>>>

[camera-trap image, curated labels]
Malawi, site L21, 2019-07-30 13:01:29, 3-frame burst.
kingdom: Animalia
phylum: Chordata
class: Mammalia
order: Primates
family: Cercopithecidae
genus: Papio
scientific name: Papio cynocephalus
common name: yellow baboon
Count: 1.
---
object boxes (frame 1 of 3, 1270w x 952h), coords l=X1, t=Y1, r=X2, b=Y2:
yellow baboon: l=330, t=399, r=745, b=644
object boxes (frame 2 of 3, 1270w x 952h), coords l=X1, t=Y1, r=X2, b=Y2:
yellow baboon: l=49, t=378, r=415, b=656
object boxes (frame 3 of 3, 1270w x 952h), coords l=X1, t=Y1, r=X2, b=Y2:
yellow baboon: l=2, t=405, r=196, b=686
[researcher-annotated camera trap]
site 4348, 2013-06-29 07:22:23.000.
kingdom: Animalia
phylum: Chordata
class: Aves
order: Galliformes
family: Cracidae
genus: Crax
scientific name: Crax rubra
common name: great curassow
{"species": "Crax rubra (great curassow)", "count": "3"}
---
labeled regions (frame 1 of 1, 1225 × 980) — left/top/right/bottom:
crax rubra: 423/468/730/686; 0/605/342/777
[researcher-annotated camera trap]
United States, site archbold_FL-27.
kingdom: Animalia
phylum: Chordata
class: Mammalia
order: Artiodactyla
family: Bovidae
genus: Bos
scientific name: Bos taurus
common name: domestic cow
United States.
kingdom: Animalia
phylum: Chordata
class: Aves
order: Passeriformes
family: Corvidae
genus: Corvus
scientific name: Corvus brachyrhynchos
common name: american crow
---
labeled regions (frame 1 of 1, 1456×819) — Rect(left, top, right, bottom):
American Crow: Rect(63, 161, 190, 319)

<<<

Exercise — Please print the lines from the one containing "site 4348, 2013-06-29 07:22:23.000." through the last line of the material, exactly, and leave out all other lines.

Task solution —
site 4348, 2013-06-29 07:22:23.000.
kingdom: Animalia
phylum: Chordata
class: Aves
order: Galliformes
family: Cracidae
genus: Crax
scientific name: Crax rubra
common name: great curassow
{"species": "Crax rubra (great curassow)", "count": "3"}
---
labeled regions (frame 1 of 1, 1225 × 980) — left/top/right/bottom:
crax rubra: 423/468/730/686; 0/605/342/777
[researcher-annotated camera trap]
United States, site archbold_FL-27.
kingdom: Animalia
phylum: Chordata
class: Mammalia
order: Artiodactyla
family: Bovidae
genus: Bos
scientific name: Bos taurus
common name: domestic cow
United States.
kingdom: Animalia
phylum: Chordata
class: Aves
order: Passeriformes
family: Corvidae
genus: Corvus
scientific name: Corvus brachyrhynchos
common name: american crow
---
labeled regions (frame 1 of 1, 1456×819) — Rect(left, top, right, bottom):
American Crow: Rect(63, 161, 190, 319)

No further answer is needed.